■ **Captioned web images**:
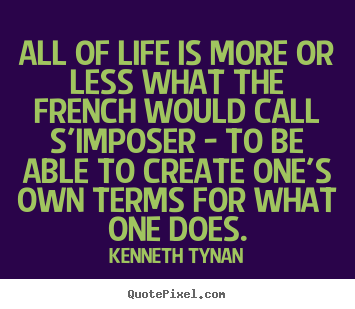 Quotes about life - All of life is more or less what the french would call s'imposer..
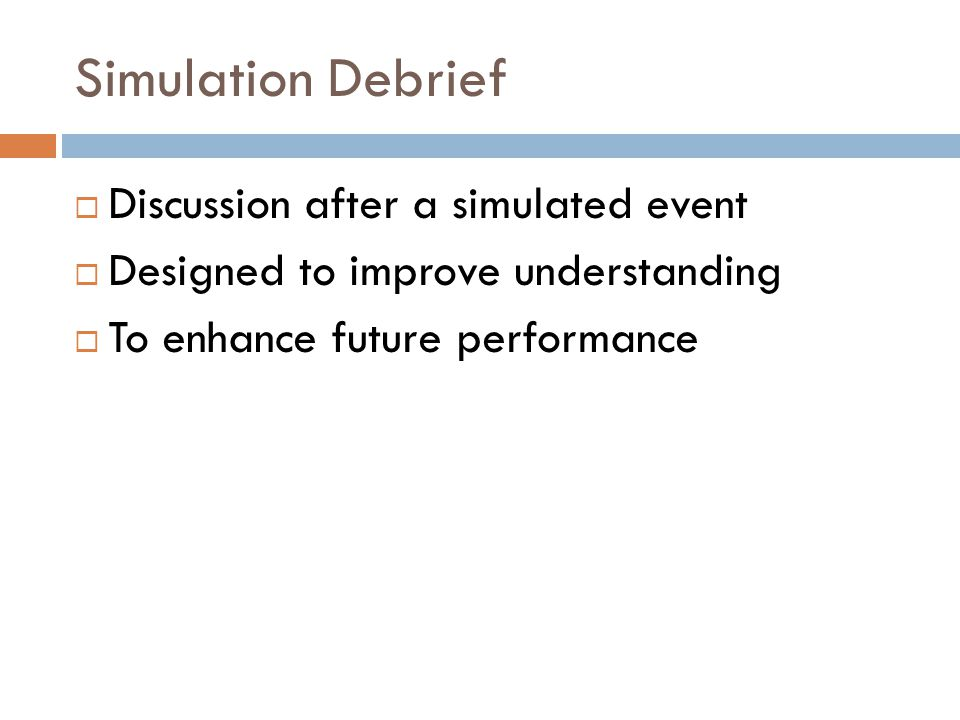 Simulation Debrief  Discussion after a simulated event  Designed to improve understanding  To enhance future performance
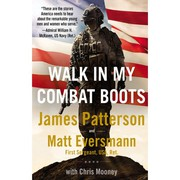 Walk in my combat boots : by Patterson, James,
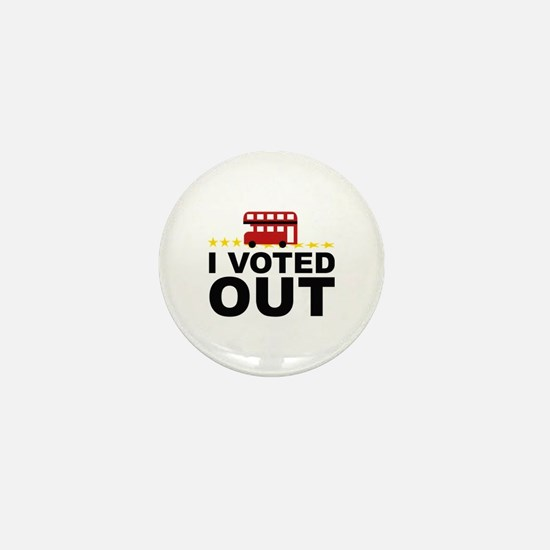 I Voted OUT Mini Button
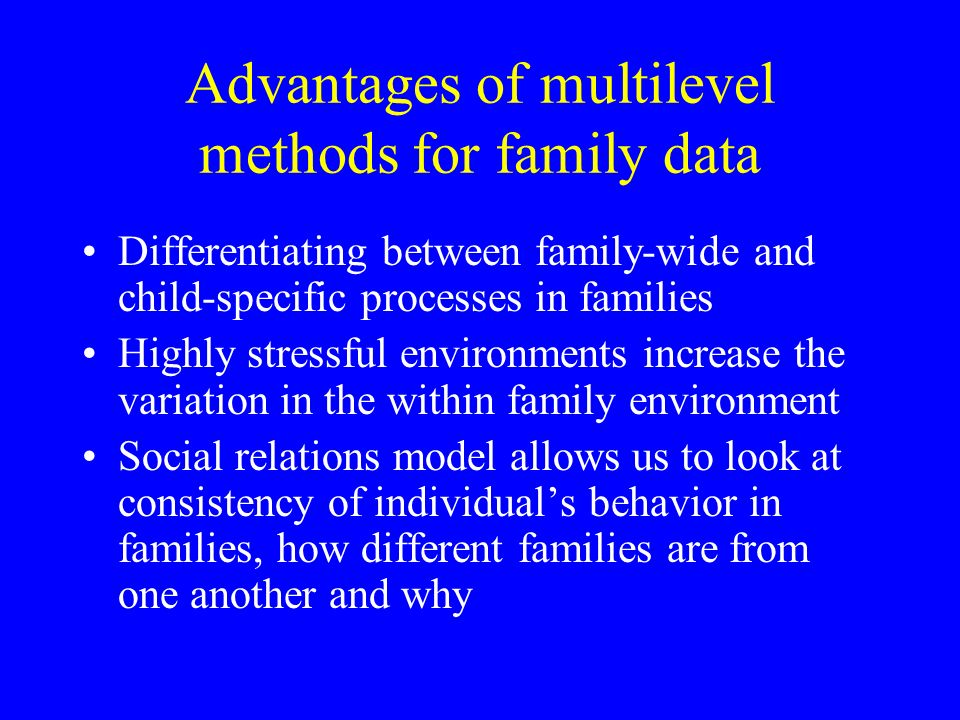 Advantages of multilevel methods for family data Differentiating between family-wide and child-specific processes in families Highly stressful environments increase the variation in the within family environment Social relations model allows us to look at consistency of individuals behavior in families, how different families are from one another and why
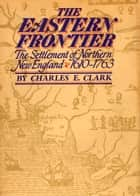 The Eastern Frontier ebook by Charles Clark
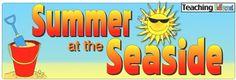 Teaching Ideas; Summer at the Seaside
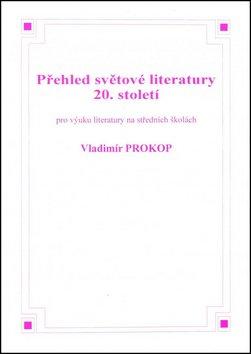 Přehled světové literatury 20. století - Náhled učebnice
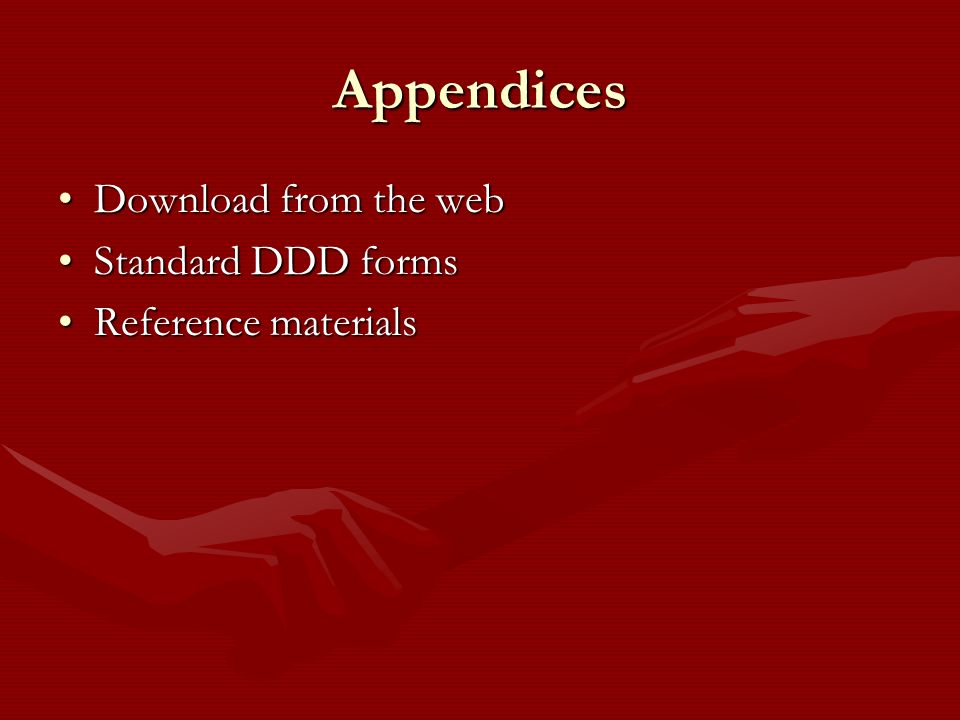 Appendices Download from the web Standard DDD forms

■ **WHAT NEEDS TO BE DONE**: Print exactly the lines from the first line of the records above through the line containing "Walk in my combat", leaving out the pictures.

■ **ANSWER AREA**:
 Quotes about life - All of life is more or less what the french would call s'imposer..
 Simulation Debrief  Discussion after a simulated event  Designed to improve understanding  To enhance future performance
 Walk in my combat boots : by Patterson, James,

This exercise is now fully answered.